# Task details
All of the entries below should be returned verbatim, apart from the pictures.
-- Dataset entries follows --
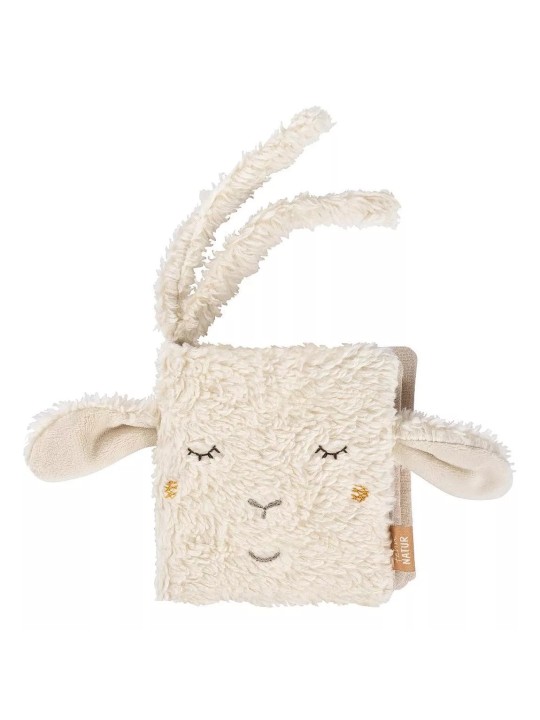 Livre en tissu, Mouton - Fehn Livre en tissu, Mouton - Fehn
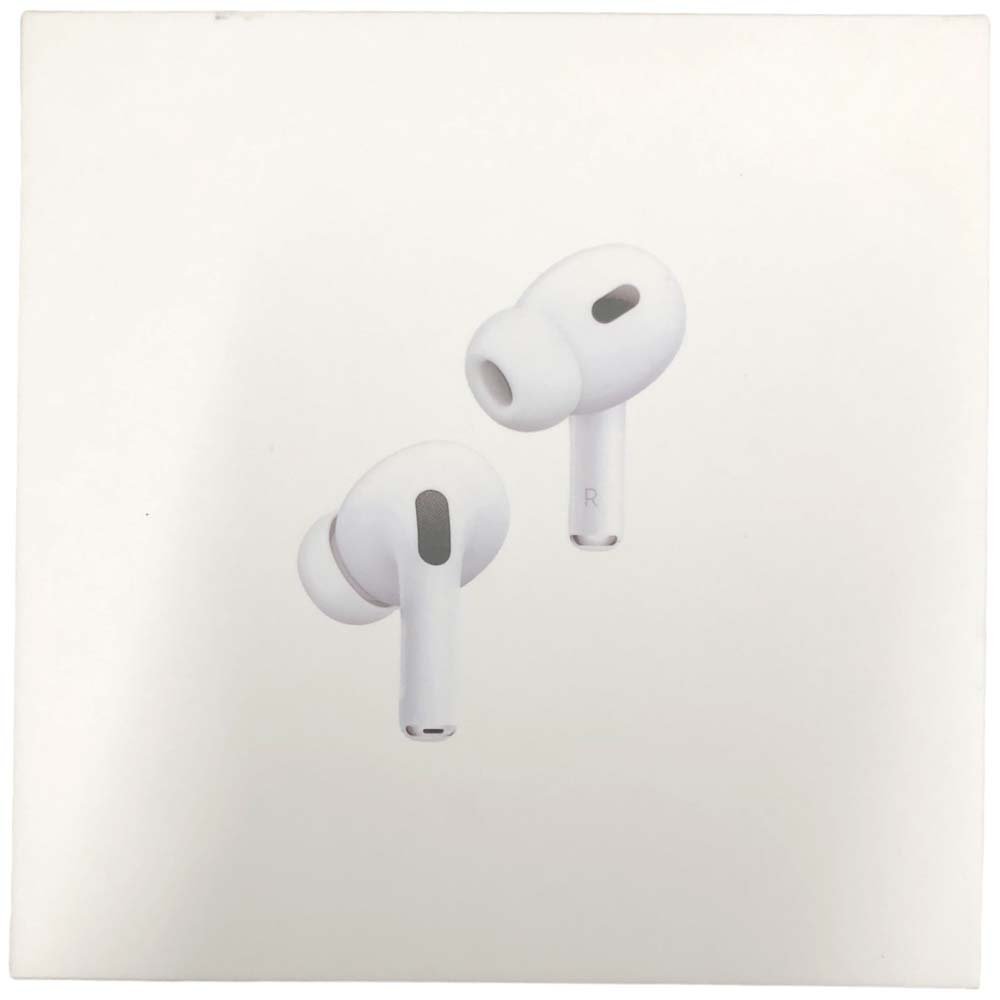 南店23-3417 【極美品/付属品〇】 アップル MQD83J/A AirPods Pro 第2世代 A2698 A2699 A2700 ワイヤレスイヤホン メンズ レディース_画像8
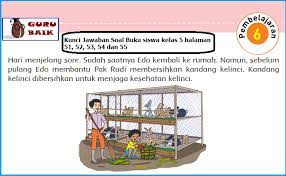 Jawaban tema 1 kelas 5 halaman 51. Kunci Jawaban Soal Buku Siswa Kelas 5 Tema 1 Halaman 51 52 53 54 Dan 55 Guru Baik
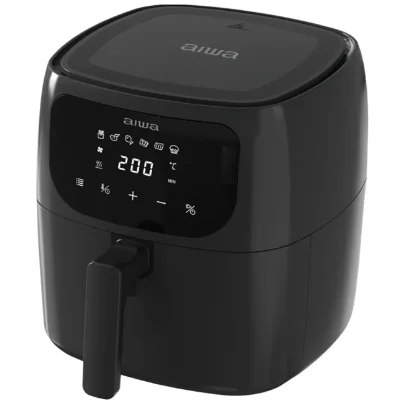 Freidora De Aire Digital 6 Litros Aiwa AWFK60 - Imagen 4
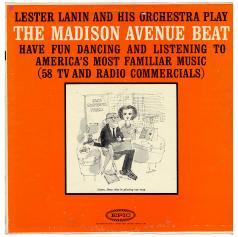 Lester Lanin / Lester Lanin Plays The Madison Avenue Beat / 1961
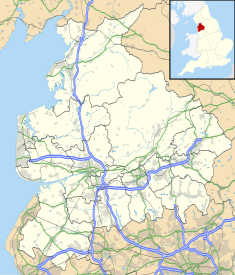 Bowland Forest High marker is located in Lancashire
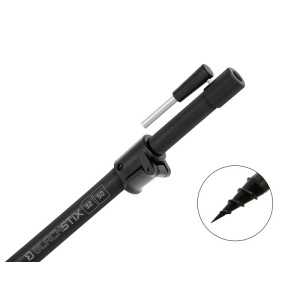 Pica Delphin BlackSTIX NEGRA   80 - 130CM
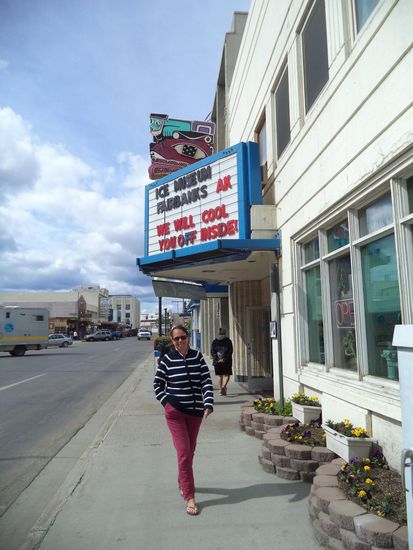 in Fairbanks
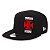 Boné New Era 950 Aba Reta Vasco Preto Masculino - Imagem 1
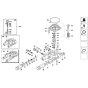 Head Assembly for DeWalt DXPW002(A)E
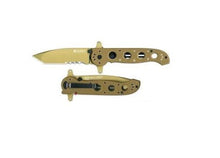 Load image into Gallery viewer, CRKT Columbia River Carson M16-14DFSG, Folder Combo Tanto, Desert Tan CR14DFSG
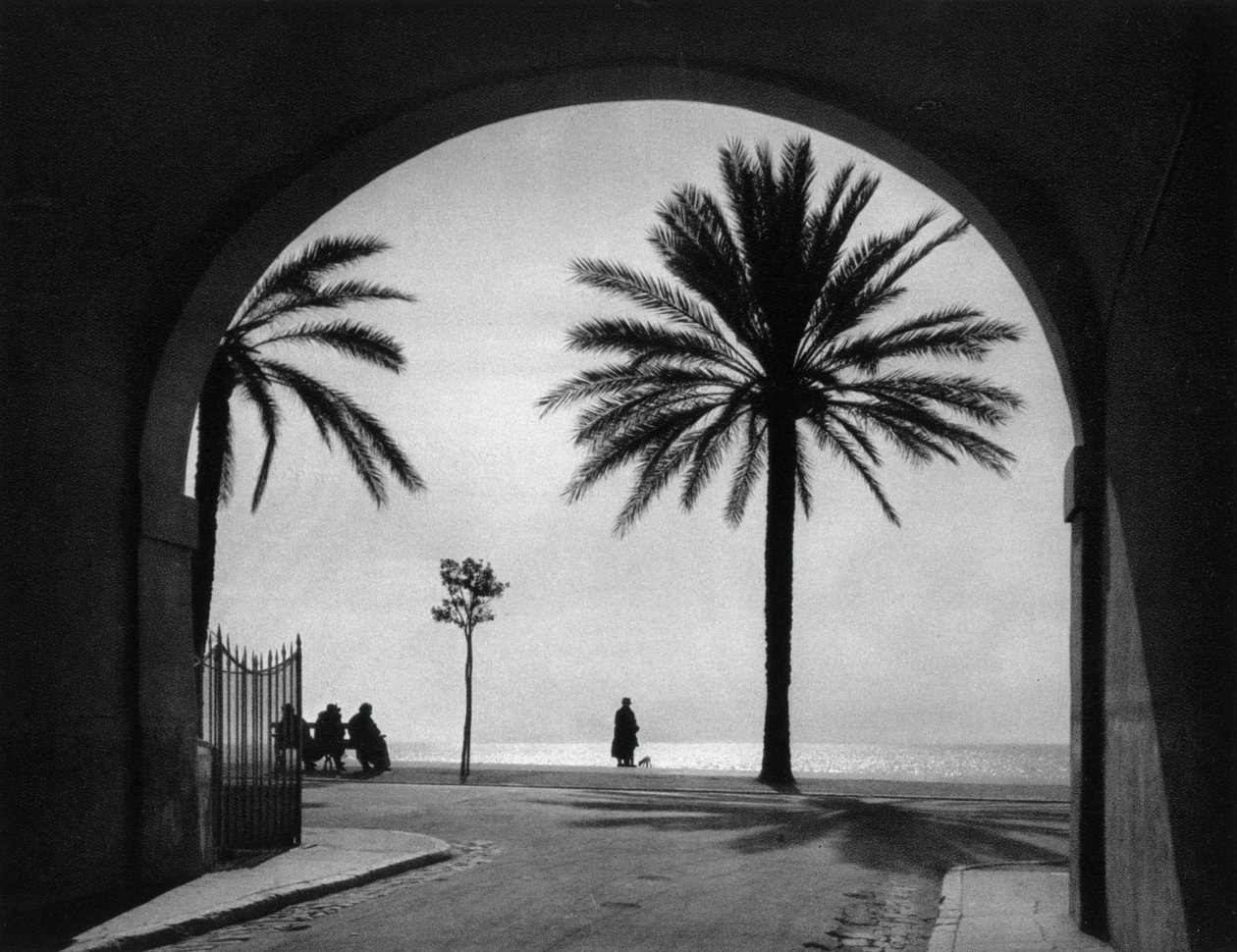 Yhdysvaltain laituri, Nizza, Ranska, 1937 tekijältä Martin Hurlimann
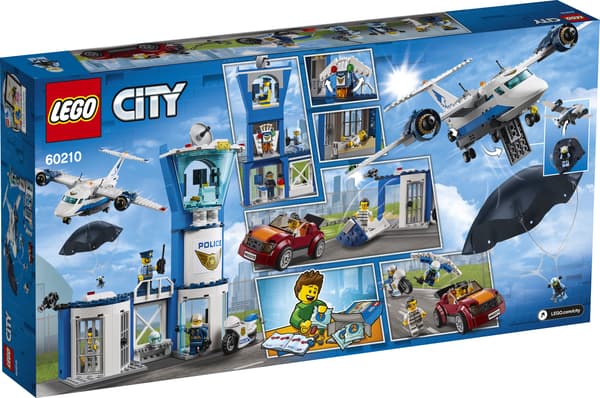 LEGO City Luftpolisbas (60210)
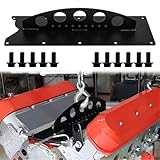 LS Engine Lift Plate Engine Hoist Picker Crane Lift Plate Fit for Chevy LS Series LSX LS LS1 LS2 LS3 LQ4 6.0 6.2 5.3 4.8 Gen 3 4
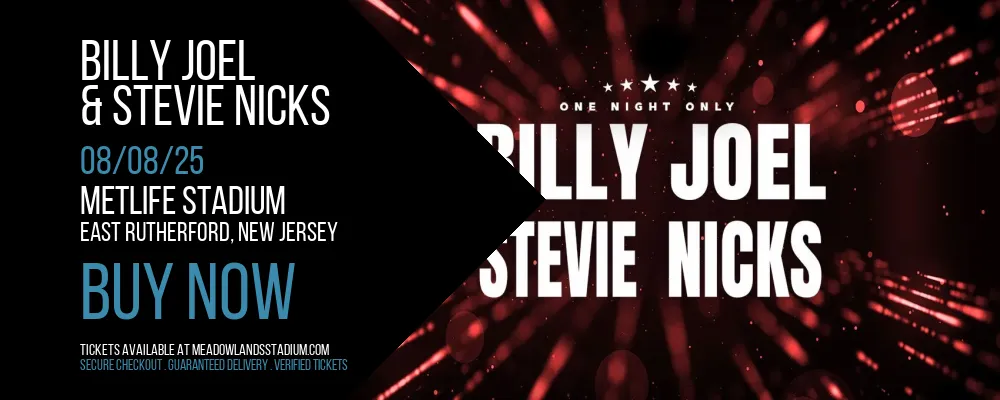 Billy Joel & Stevie Nicks at MetLife Stadium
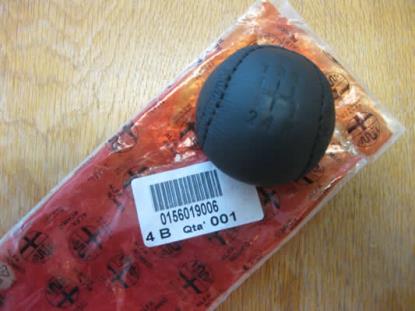 156019006 Pookknop leer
-- Dataset entries concluded --
# Solution below
 Livre en tissu, Mouton - Fehn Livre en tissu, Mouton - Fehn
 南店23-3417 【極美品/付属品〇】 アップル MQD83J/A AirPods Pro 第2世代 A2698 A2699 A2700 ワイヤレスイヤホン メンズ レディース_画像8
 Jawaban tema 1 kelas 5 halaman 51. Kunci Jawaban Soal Buku Siswa Kelas 5 Tema 1 Halaman 51 52 53 54 Dan 55 Guru Baik
 Freidora De Aire Digital 6 Litros Aiwa AWFK60 - Imagen 4
 Lester Lanin / Lester Lanin Plays The Madison Avenue Beat / 1961
 Bowland Forest High marker is located in Lancashire
 Pica Delphin BlackSTIX NEGRA   80 - 130CM
 in Fairbanks
 Boné New Era 950 Aba Reta Vasco Preto Masculino - Imagem 1
 Head Assembly for DeWalt DXPW002(A)E
 Load image into Gallery viewer, CRKT Columbia River Carson M16-14DFSG, Folder Combo Tanto, Desert Tan CR14DFSG
 Yhdysvaltain laituri, Nizza, Ranska, 1937 tekijältä Martin Hurlimann
 LEGO City Luftpolisbas (60210)
 LS Engine Lift Plate Engine Hoist Picker Crane Lift Plate Fit for Chevy LS Series LSX LS LS1 LS2 LS3 LQ4 6.0 6.2 5.3 4.8 Gen 3 4
 Billy Joel & Stevie Nicks at MetLife Stadium
 156019006 Pookknop leer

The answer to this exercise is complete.